Directions
In the data below, retype word for word the stretch from the line that contains "What is the" through the line that contains "point (170, 50) →", including both of those lines.

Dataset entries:
#####

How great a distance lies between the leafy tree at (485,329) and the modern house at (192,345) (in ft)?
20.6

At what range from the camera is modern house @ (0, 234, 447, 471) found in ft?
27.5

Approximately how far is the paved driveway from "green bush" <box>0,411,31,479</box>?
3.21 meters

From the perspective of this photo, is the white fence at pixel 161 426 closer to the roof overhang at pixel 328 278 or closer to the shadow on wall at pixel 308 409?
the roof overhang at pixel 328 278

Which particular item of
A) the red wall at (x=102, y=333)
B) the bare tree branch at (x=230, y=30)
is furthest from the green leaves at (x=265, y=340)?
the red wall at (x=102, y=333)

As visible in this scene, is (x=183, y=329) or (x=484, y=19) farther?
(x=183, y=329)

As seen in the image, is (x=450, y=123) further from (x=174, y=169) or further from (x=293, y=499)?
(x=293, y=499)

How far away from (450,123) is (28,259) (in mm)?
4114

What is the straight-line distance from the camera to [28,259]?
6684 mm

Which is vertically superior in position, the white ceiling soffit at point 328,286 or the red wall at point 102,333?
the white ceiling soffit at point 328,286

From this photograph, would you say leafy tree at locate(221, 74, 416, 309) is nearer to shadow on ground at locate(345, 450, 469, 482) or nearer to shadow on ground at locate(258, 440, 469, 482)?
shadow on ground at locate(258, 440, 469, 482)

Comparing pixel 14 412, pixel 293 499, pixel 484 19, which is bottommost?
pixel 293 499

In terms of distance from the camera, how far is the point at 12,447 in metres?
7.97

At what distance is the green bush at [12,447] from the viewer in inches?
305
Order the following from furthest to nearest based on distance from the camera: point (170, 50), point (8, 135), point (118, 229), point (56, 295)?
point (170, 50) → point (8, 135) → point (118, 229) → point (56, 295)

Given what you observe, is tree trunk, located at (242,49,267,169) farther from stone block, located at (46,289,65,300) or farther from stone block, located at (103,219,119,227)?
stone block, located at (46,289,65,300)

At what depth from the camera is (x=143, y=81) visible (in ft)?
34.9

#####

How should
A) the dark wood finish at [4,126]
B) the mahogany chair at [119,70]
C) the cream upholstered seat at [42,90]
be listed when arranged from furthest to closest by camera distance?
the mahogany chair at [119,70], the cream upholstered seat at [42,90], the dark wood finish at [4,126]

#####

Response for this exercise
What is the straight-line distance from the camera to [28,259]?
6684 mm

Which is vertically superior in position, the white ceiling soffit at point 328,286 or the red wall at point 102,333?
the white ceiling soffit at point 328,286

From this photograph, would you say leafy tree at locate(221, 74, 416, 309) is nearer to shadow on ground at locate(345, 450, 469, 482) or nearer to shadow on ground at locate(258, 440, 469, 482)?
shadow on ground at locate(258, 440, 469, 482)

Comparing pixel 14 412, pixel 293 499, pixel 484 19, which is bottommost?
pixel 293 499

In terms of distance from the camera, how far is the point at 12,447 in metres?
7.97

At what distance is the green bush at [12,447] from the viewer in inches?
305
Order the following from furthest to nearest based on distance from the camera: point (170, 50), point (8, 135), point (118, 229), point (56, 295)?
point (170, 50) → point (8, 135) → point (118, 229) → point (56, 295)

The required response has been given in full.